As food cultures blend into a culinary melting pot, staples such as savory tortillas have become a frequent fixture in homes, regardless of their heritage. A $4 billion business, tortillas are generally purchased at a supermarket, bakery or ethnic grocer as most home cooks lack the skill and equipment to create warm, soft pillows of corn or flour flatbread.

Flatev, a Startup Showcase finalist at the 2016 Smart Kitchen Summit, believes it has the solution that can make anyone an expert tortilla maker. With its U.S. office based in Brooklyn, the company raised more than $136,000 on Kickstarter to bring its tortilla-making machine, known as an artisanal bakery, to life. Flatev (which means flatbread evolution) uses single-serving, pre-packaged dough to make individual tortillas. The dough is put into a compartment on the front of the appliance; a setting for doneness is selected and the corn or flour tortilla is created. The machine also is capable of making roti and cookies.

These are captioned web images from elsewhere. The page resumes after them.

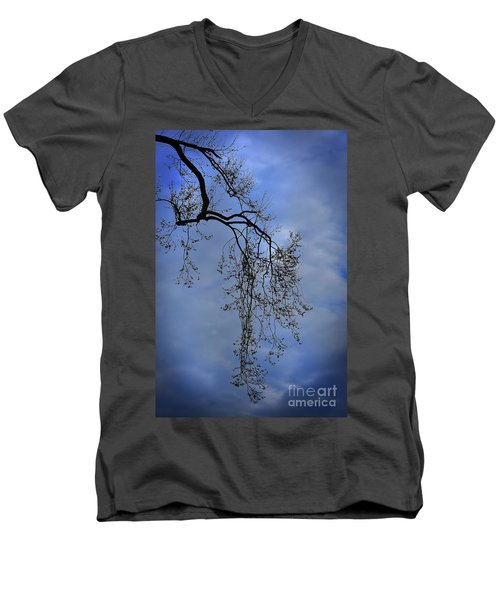 Men's V-Neck T-Shirt featuring the photograph Filigree From On High by Skip Willits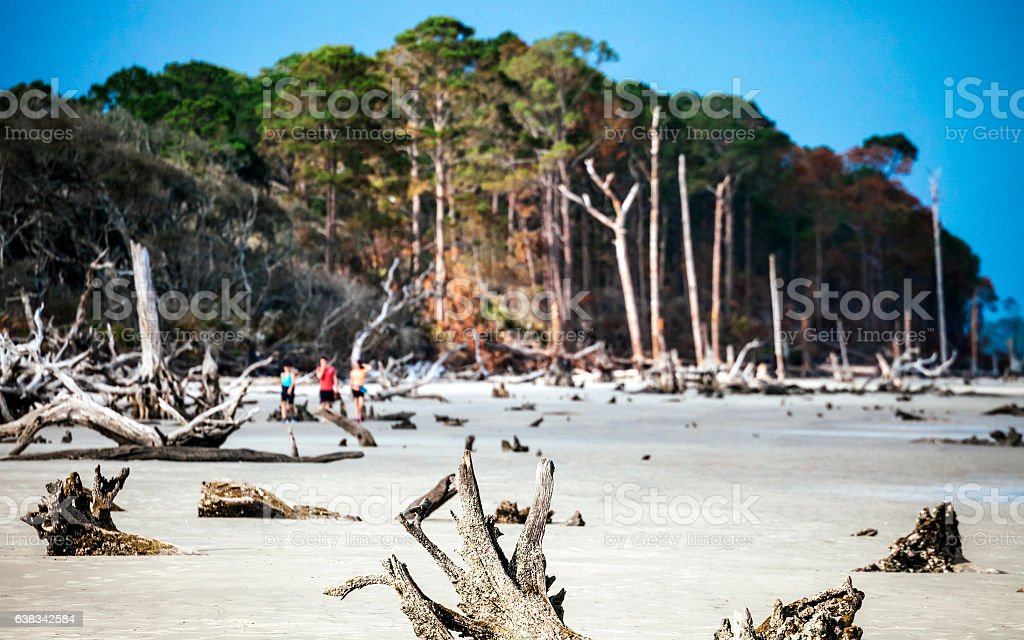 Driftwood beach, Jekyll Island, Georgia. stock photo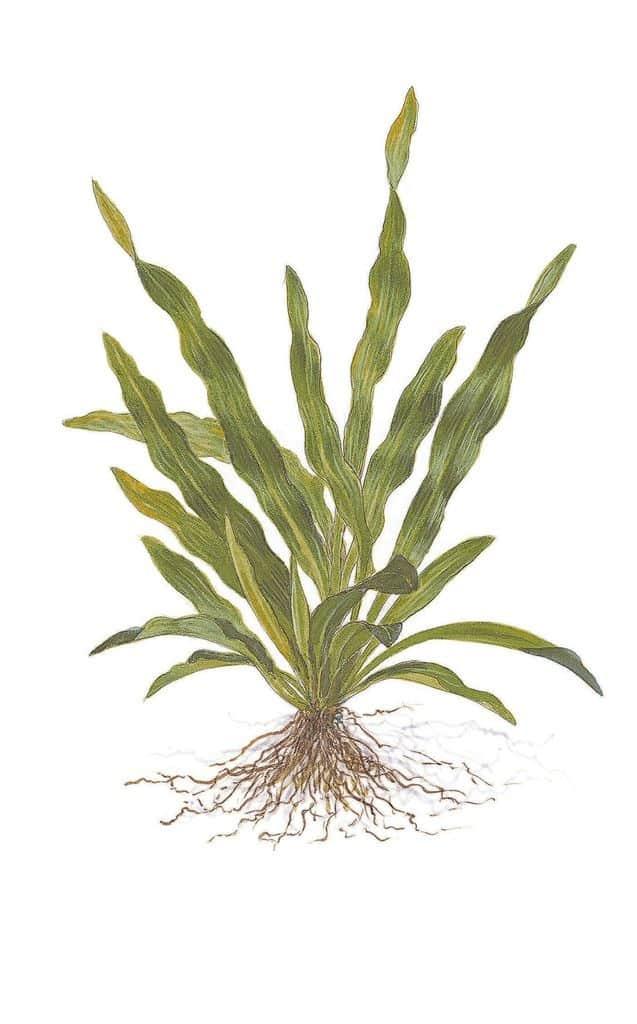 Echinodorus uruguayensis 2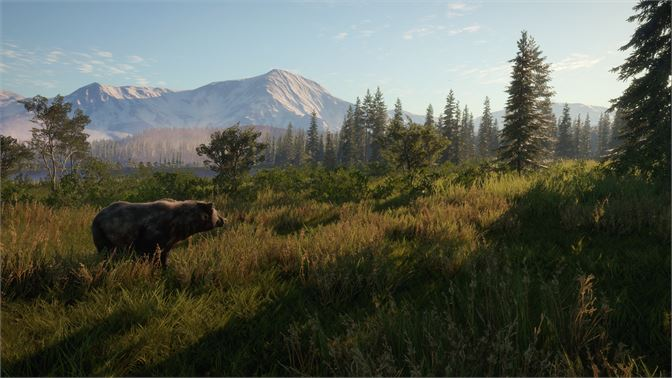 theHunter: Call of the Wild - 2021 Edition Xbox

According to the company’s Kickstarter page, there were two prototypes and a proof of concept machine built before the final version in 2016. Based on rewards offered to backers, the Kickstarter retail price was set at $437 and is expected to ship in 2018. The company is accepting reservations from new customers with no final retail price listed. However, Flatev says the final price will fall between $399 and $599. The dough packages are expected to retail at 79 cents each.

Company founder, CEO and Chairman Carlos Ruiz sees a place in the market for Flatev as consumers strive to eat healthier without compromising convenience and taste.  “There are very few bakery options that recreate successfully the homemade flavor and taste of authentic ethnic flatbreads without compromises,” says Ruiz. “Busy and time challenged people make compromises in quality, freshness, and nutrition every day, especially at work or away from home.”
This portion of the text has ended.